County officials have wrongly ignored this inequity for decades, even though six of the nine commissioners answer mainly to municipal residents, and even though state law requires district-based financing for non-municipal fire departments, which are mostly volunteer units.

The county's financial estimates of the cost of these sweetheart tax subsidies, moreover, are grossly skewed: They wrongly show state and federal money that funds about two-thirds of the schools budget as "county funded." Since the total school budget eats up the lion's share of the county's total budget, that makes non-school expenditures in the unincorporated county look small-bore.

Were county-only budget funds actually considered for the school budget, the percentage of county taxpayer revenue absorbed by services provided only in unincorporated areas would be significantly higher.

In any case, any inequity in county spending in unincorporated areas should be remedied as a matter of taxpayer fairness, period. Were that done, municipal tax rates could be lowered.

With the pending expiration this summer of the city-county agreement on the split of the countywide sales tax, moreover, it is even more important to fairly resolve the issue of tax equity. Otherwise, the county mayor will have a hard time leveraging a fair sales agreement from the city, whose commercial sales tax base is dominant.

Stronger support for schools

Ramsey made a point of leading a countywide school "summit" process of public hearings and vision plans to improve county schools a few years ago, but the County Commission, led by Fred Skillern and his kindred anti-school system followers, refused by 5-4 votes to fund Ramsey's plan unless and until the could install a superintendent of their choosing - rather than the school board's choosing.

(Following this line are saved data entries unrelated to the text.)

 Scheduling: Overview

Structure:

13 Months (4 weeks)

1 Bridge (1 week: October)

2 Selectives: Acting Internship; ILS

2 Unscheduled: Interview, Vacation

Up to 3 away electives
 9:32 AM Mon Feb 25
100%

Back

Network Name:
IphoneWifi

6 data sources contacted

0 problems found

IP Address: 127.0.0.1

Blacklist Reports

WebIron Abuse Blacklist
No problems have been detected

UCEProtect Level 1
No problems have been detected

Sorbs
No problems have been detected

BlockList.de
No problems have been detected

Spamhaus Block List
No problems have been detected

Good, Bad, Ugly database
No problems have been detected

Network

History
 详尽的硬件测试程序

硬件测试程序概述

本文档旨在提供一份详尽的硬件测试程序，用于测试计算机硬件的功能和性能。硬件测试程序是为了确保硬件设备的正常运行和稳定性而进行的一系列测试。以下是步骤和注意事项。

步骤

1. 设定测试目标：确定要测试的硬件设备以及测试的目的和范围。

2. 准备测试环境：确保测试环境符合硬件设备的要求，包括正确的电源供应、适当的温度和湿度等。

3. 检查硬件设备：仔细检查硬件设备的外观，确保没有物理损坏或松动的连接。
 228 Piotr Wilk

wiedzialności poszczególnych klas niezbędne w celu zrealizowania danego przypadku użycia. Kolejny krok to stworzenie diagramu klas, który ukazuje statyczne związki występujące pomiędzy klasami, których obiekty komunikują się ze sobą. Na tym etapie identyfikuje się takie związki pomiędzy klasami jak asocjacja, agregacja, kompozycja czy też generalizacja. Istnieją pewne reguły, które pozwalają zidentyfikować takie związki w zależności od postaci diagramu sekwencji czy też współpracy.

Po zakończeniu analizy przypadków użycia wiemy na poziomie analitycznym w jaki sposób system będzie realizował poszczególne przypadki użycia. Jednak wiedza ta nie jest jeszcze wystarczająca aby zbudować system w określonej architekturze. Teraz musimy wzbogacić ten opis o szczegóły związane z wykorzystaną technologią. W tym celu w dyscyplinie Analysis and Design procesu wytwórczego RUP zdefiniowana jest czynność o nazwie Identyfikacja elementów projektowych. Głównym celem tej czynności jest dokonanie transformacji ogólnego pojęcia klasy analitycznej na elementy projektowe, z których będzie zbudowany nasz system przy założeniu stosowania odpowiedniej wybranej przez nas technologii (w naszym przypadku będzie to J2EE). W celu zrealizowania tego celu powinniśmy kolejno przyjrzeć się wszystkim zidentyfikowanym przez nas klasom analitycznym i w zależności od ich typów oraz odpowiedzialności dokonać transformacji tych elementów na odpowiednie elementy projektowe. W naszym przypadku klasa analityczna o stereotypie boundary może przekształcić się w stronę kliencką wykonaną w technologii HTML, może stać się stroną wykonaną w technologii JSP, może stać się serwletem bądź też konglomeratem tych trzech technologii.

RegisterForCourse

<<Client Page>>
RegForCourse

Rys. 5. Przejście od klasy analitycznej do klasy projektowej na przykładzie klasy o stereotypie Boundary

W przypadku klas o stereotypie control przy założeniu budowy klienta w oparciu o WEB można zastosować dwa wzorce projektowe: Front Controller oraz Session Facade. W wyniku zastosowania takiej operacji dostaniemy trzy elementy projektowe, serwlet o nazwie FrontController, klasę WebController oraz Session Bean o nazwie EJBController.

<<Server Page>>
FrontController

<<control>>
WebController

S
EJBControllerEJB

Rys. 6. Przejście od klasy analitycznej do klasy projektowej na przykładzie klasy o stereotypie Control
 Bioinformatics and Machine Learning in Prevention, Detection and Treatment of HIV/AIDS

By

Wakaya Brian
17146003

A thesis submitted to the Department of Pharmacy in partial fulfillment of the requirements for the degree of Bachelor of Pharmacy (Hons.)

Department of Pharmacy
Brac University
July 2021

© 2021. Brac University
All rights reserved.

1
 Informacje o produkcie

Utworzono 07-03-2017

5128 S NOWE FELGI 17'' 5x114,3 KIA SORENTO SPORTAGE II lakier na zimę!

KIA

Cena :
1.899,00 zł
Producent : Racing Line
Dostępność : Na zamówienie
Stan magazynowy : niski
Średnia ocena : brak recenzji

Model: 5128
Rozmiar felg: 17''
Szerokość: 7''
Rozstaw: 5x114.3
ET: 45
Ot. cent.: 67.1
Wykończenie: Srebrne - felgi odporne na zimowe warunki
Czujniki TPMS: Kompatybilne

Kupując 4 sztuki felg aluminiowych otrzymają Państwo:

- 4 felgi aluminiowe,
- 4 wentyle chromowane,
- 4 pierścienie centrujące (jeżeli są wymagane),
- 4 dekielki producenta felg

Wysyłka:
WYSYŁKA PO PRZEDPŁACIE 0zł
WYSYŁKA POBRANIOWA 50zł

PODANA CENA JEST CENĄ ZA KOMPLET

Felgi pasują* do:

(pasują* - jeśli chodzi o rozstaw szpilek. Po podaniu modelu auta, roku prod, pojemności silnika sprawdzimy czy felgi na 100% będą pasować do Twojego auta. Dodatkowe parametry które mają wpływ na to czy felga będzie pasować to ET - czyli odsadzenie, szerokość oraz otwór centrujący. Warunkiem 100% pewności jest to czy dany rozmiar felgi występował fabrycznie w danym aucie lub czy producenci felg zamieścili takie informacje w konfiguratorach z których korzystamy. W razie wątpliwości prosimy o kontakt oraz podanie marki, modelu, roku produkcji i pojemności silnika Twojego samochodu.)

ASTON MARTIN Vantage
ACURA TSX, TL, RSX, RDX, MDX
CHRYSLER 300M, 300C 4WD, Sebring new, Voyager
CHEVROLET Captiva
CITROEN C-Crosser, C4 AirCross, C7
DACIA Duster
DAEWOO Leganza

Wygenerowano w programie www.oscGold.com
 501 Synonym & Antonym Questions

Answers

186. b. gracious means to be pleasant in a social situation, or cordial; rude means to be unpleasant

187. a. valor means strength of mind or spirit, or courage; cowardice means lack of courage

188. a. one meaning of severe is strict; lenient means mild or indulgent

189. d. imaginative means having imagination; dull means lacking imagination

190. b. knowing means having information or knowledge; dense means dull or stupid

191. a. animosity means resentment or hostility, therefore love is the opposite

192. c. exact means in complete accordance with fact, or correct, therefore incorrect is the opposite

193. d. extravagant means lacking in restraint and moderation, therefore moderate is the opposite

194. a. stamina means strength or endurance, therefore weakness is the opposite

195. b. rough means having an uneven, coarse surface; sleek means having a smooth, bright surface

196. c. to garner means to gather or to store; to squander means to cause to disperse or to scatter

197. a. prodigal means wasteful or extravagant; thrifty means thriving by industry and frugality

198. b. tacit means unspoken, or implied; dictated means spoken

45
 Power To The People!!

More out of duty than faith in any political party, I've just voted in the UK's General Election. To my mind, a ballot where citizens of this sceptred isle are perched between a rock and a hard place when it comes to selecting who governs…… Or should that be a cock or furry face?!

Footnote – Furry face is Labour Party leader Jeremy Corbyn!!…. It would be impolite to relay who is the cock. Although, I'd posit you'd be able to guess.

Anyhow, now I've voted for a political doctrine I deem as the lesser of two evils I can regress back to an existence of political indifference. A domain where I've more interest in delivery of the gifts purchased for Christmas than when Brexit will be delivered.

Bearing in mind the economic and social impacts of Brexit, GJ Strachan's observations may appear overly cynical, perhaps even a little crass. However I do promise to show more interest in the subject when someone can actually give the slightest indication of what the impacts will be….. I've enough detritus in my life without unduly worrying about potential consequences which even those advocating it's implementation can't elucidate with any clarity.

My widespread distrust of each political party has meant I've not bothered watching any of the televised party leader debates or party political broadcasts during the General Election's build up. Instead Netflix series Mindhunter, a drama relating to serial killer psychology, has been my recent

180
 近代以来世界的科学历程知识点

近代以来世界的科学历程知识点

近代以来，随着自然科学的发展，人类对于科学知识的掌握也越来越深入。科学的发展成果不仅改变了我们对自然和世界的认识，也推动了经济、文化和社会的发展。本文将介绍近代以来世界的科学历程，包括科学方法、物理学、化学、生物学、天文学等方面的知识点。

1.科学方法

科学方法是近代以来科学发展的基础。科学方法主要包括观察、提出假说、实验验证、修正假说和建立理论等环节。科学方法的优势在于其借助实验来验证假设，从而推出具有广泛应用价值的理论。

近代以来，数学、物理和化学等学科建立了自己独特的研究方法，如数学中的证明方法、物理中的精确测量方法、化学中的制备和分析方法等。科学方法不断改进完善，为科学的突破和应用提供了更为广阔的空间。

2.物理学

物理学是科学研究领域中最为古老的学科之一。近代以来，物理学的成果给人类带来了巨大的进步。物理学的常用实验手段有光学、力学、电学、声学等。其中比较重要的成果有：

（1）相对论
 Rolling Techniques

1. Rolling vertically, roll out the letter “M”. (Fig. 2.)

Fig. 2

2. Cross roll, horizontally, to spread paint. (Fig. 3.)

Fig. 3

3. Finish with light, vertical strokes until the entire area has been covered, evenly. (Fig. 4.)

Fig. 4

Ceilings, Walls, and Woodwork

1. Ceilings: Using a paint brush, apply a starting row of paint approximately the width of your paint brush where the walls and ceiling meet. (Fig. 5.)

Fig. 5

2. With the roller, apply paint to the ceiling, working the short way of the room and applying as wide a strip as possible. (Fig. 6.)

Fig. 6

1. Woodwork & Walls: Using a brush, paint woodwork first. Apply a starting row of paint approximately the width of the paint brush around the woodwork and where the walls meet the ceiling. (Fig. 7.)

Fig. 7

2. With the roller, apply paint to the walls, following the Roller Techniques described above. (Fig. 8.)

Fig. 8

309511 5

This anti-school, anti-superintendent bias hasn't changed. Yet it is a travesty, a gross example of a small-minded, old-style County Commission that resents efforts to strengthen largely black urban schools, and that undermines academic progress by fostering a negative political dynamic for funding.

With the pending wave of growth, and more businesses seriously considering locating here, county government needs a strong education focus to capitalize on the city's and county's economic momentum. Unfortunately, the results of the state's weak academic standards, which have now been revealed, show just how badly school systems in Hamilton and most other Tennessee counties trail the national norm.

If Hamilton County is to take the quantum leap forward that now seems within the community's grasp, it must make a more serious effort to improve county schools.

If Mayor Coppinger is to successfully tackle this docket and demonstrate the stewardship necessary to lead Hamilton County to the next level, he will have his hands full. With the county's continued prosperity and the hopes of so many riding on his shoulders, we wish him well.